The other tailless was the more approachable Westland Pterodactyl IV. No short-range, late-war fighting rocket like the 163, this was the second flying experiment of Westland to the designs of the innovative Mr. Geoffrey Hill. It flew in 1931 and in the age of open-cockpit bi-planes here was a glazed-cabin, swept-back flying wing and the wings SWUNG to more suitable angles of sweep for the speed involved. A really amazing machine.
The Pterodactyl was my first and only Acrylic painting in an attempt to branch out from watercolours. Acrylic! Bah! Not for me. Far too quick-drying. So onto the oils then…
..and perhaps yet more things without tails.
It’s been an on-going regret for years that although I have one, I am just SO useless at playing the saxophone. That does not stop me loving saxes as engineering pieces as well as listening to little else but sax-featured music on Spotify or even via those ancient-tech Compact Discs.
During World War Two, plastics technologies advanced in leaps and bounds. Aeroplanes, for instance, needed protective covers for installed Radar devices that had to be “transparent” to the waves passing through them and still could stand up to the ever-increasing airspeeds they faced.
Perspex cockpit canopies were growing ever larger as “bubbles” replaced the smaller faired-into-fuselage designs.
At the end of WW2 the techniques for sizeable plastic mouldings were well established but suddenly the military were longer ordering much of anything.
A year after the war saw Hector Sommaruga (honest!) start work on an alto sax that would use the new plastic moulding methods now available.
It hit the streets in 1950 and was called the Grafton after Hector’s studio in Grafton Street – off Tottenham Court Road. The price? 55 Quid! Cheap!
And it looked like this….
In a world of brass, the cream plastic sax looked pretty neat as well as being half the price of a “real” one.
Charlie Parker played one for a wee while as did Ornette Coleman.
But the keys didn’t feel like sax keys should and the springs were crap and the bodies would just break or things would fall off.
Mouldings couldn’t go bigger than the alto body-size either, so a tenor or – perish the thought! – a baritone were right out.
It was also a bastard for repair-men to handle and most just refused after their first attempt.
Thus ended the short life of the Grafton and you’d be hard-pressed to find a decent working example today.
But my pal Willie has the one shown above which he bought for sweeties from a hard-pressed fellow he worked with – who didn’t know the value of his treasure. There are not many left as unscathed as this. The irony is – Willie doesn’t play either!
..and both visited in the same week. I DO hope 2014 will be as fine as 2013 was
on the esoteric museums front.
The National Rail Museum at York included the lovely 4-4-0 of the South Eastern and Chatham Railway. A 1901 class “D” by Wainwright. What a fabulous place and still with six A4s on display.
I like 4-4-0s more though.
Then in two days time it was off to Loanhead for a trip round the very private Speedway Museum.
This was even more amazing than York! Absolutely stunning and only lacking the smell of Castrol “R” and thankfully the reek of fags!

▶ Action item A: Translate this sentence from the passage into French: "In a world of brass, the cream plastic sax looked pretty neat as well as being half the price of a “real” one."

▶ Records to use:
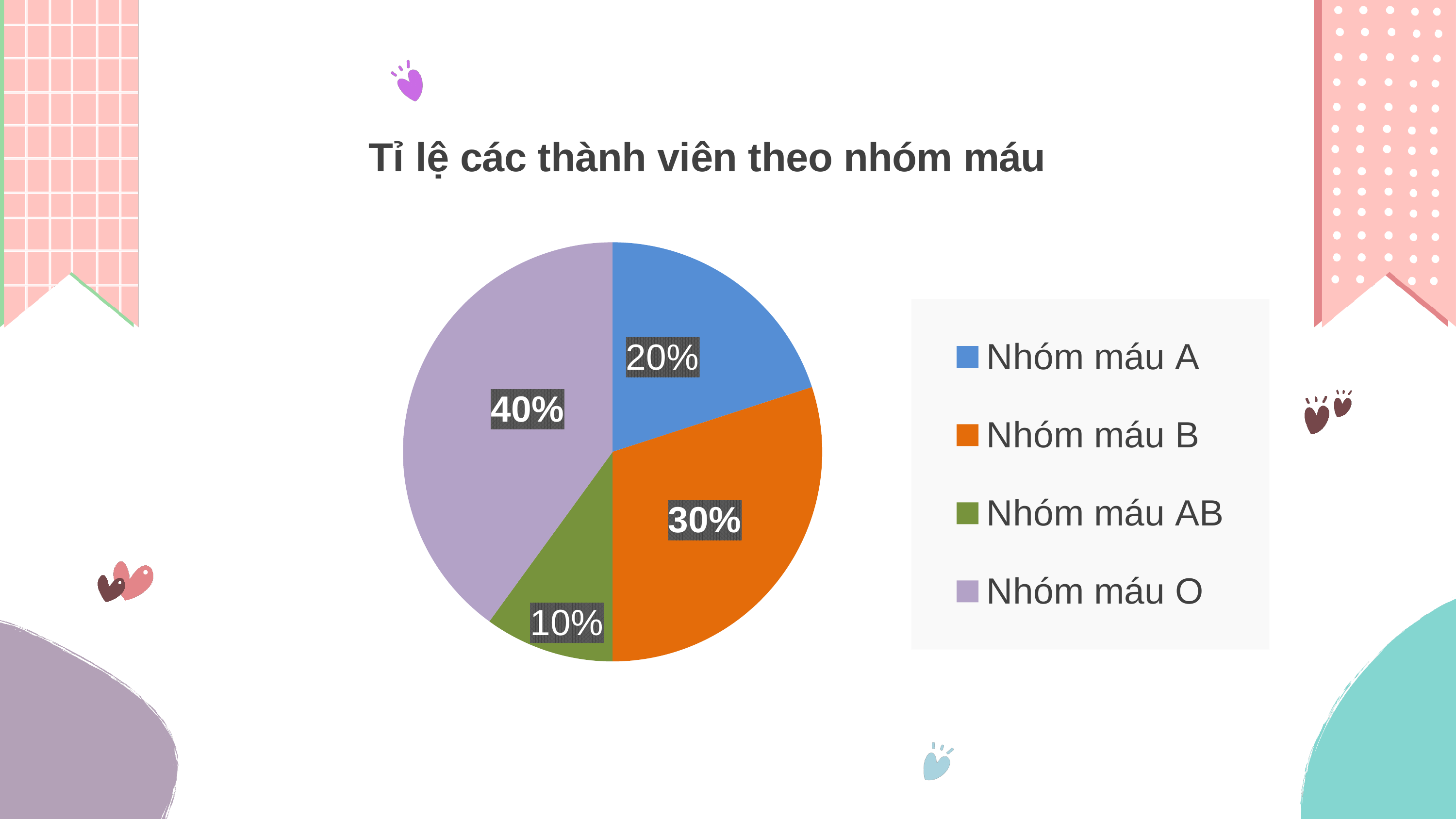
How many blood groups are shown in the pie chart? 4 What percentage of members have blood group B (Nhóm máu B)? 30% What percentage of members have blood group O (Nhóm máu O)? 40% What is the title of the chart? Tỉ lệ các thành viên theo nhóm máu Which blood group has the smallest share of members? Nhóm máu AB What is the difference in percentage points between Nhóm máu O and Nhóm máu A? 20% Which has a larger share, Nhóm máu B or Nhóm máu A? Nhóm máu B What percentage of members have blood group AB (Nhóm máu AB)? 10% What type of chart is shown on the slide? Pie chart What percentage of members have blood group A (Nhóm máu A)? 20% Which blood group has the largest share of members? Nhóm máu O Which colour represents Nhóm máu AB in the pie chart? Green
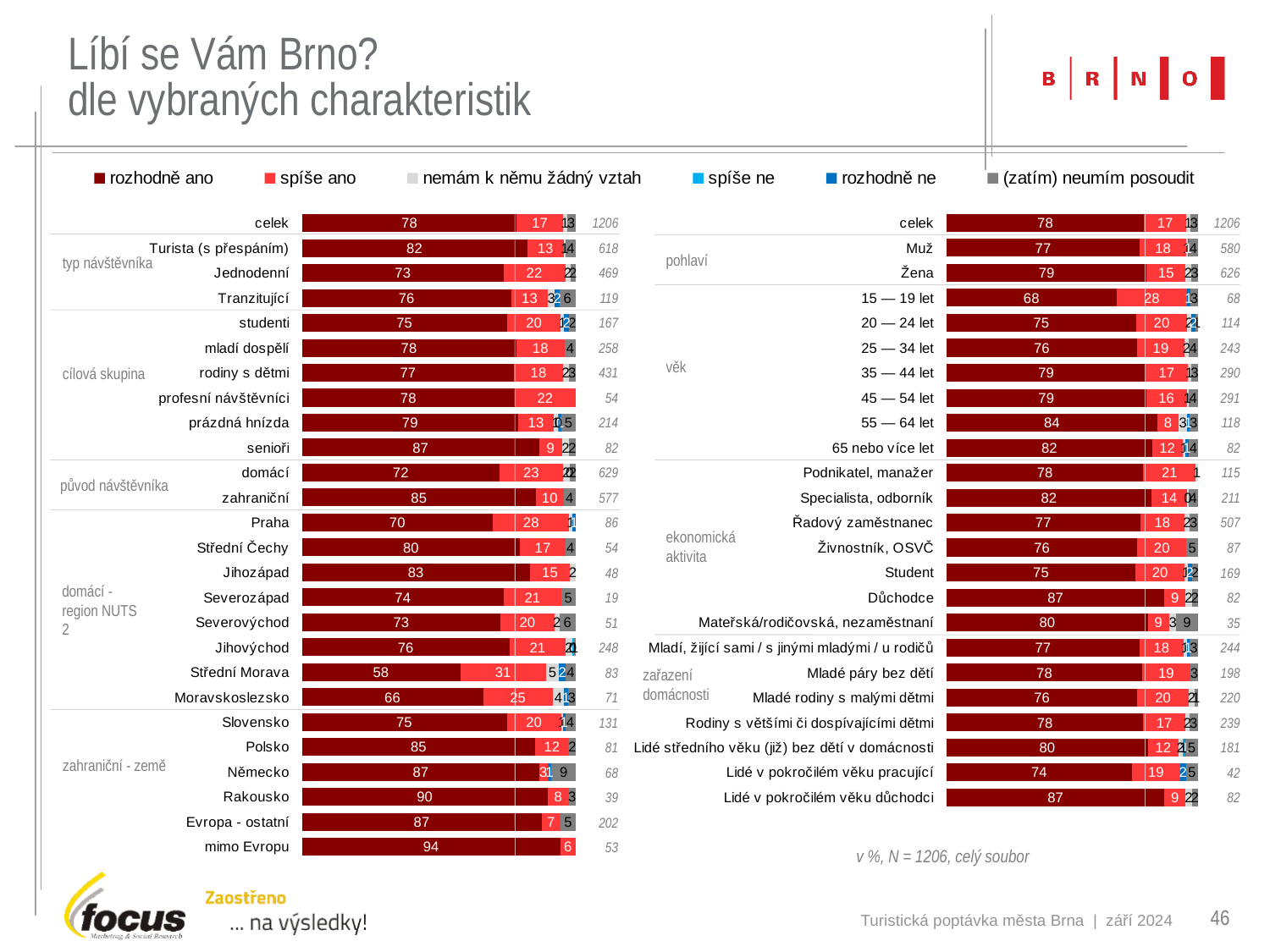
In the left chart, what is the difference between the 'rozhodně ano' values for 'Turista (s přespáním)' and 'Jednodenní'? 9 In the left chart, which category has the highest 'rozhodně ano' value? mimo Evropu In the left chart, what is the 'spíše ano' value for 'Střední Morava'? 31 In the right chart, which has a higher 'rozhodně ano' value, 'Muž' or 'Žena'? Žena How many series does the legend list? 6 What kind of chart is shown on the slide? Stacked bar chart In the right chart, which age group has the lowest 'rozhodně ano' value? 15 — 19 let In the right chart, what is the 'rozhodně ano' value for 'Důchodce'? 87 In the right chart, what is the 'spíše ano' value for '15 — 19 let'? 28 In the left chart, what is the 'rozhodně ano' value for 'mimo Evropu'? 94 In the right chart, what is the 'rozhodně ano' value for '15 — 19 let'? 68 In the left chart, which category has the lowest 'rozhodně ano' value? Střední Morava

* * *

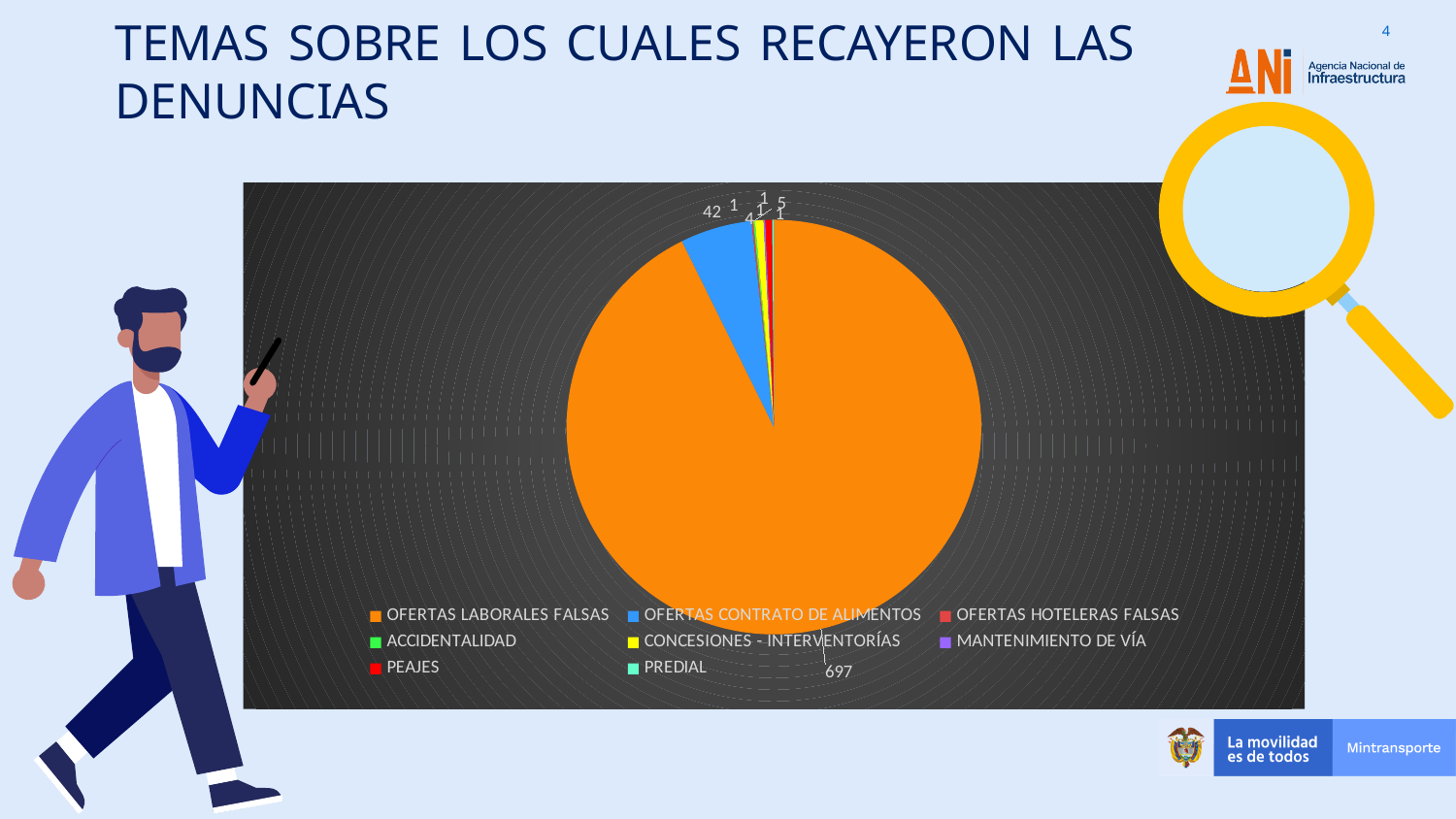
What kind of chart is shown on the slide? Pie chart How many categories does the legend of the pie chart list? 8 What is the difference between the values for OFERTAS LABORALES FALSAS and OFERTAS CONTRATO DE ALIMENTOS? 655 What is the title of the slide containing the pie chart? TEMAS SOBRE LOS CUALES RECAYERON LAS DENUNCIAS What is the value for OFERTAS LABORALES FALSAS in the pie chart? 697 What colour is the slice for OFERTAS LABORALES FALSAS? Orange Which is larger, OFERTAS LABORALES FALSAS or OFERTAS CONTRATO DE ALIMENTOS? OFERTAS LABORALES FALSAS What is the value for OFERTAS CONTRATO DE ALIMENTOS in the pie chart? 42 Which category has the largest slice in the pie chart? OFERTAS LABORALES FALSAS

--

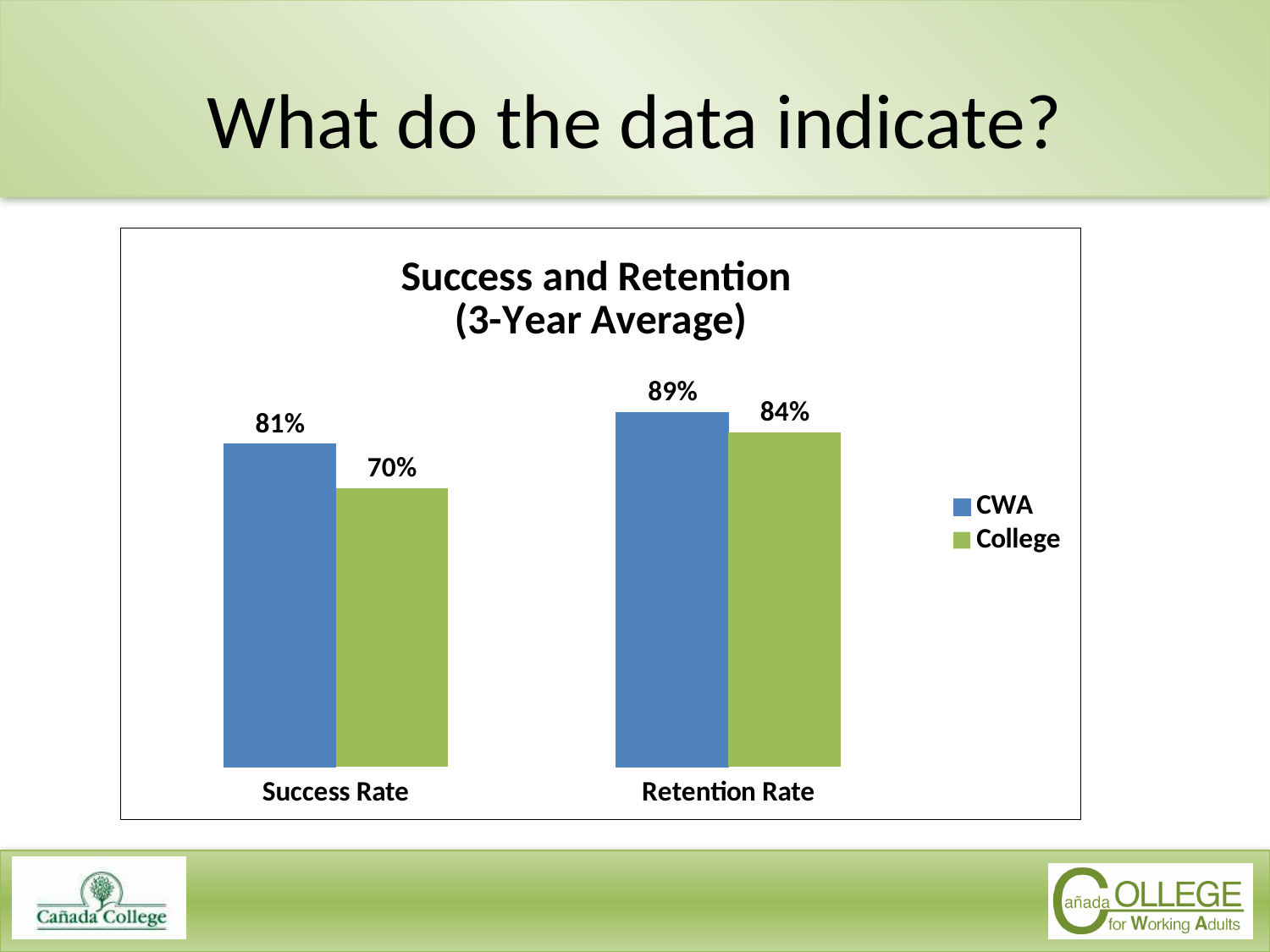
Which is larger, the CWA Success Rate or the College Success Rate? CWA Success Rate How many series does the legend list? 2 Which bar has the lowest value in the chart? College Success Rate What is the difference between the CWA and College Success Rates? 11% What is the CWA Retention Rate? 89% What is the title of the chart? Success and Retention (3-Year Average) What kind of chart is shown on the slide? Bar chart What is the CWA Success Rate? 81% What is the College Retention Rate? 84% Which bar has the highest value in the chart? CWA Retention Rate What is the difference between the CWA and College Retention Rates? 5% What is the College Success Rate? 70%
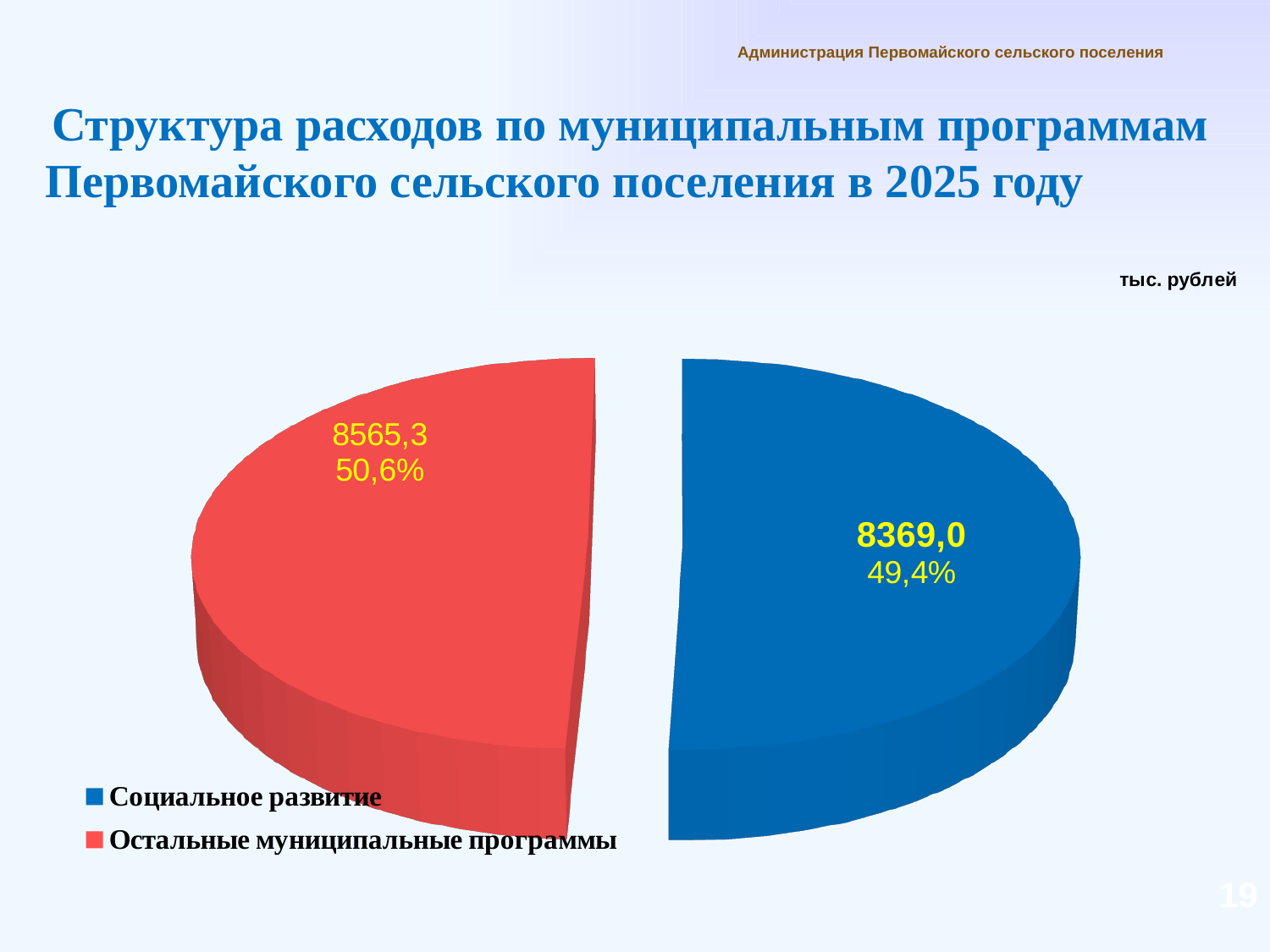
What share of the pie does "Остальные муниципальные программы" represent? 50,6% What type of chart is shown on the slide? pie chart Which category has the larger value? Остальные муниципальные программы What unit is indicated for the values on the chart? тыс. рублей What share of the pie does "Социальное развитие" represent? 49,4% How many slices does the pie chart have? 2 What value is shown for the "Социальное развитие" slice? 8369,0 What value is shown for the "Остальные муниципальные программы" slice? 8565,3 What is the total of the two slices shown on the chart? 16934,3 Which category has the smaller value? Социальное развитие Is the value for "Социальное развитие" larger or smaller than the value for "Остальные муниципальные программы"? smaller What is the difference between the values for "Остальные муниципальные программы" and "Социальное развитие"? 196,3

▶ Action item B: In the entries, please write out the lines starting with the line with "Which is larger, the" and going on through the line with "represent? 50,6% What", substituting "key" for "legend" and leaving all else unchanged. Give only those lines, with the pictures left out.

▶ Answer space A: Dans un monde de cuivre, le saxophone en plastique crème avait plutôt belle allure, tout en coûtant la moitié du prix d'un « vrai ».

▶ Answer space B:
Which is larger, the CWA Success Rate or the College Success Rate? CWA Success Rate How many series does the key list? 2 Which bar has the lowest value in the chart? College Success Rate What is the difference between the CWA and College Success Rates? 11% What is the CWA Retention Rate? 89% What is the title of the chart? Success and Retention (3-Year Average) What kind of chart is shown on the slide? Bar chart What is the CWA Success Rate? 81% What is the College Retention Rate? 84% Which bar has the highest value in the chart? CWA Retention Rate What is the difference between the CWA and College Retention Rates? 5% What is the College Success Rate? 70%
What share of the pie does "Остальные муниципальные программы" represent? 50,6% What type of chart is shown on the slide? pie chart Which category has the larger value? Остальные муниципальные программы What unit is indicated for the values on the chart? тыс. рублей What share of the pie does "Социальное развитие" represent? 49,4% How many slices does the pie chart have? 2 What value is shown for the "Социальное развитие" slice? 8369,0 What value is shown for the "Остальные муниципальные программы" slice? 8565,3 What is the total of the two slices shown on the chart? 16934,3 Which category has the smaller value? Социальное развитие Is the value for "Социальное развитие" larger or smaller than the value for "Остальные муниципальные программы"? smaller What is the difference between the values for "Остальные муниципальные программы" and "Социальное развитие"? 196,3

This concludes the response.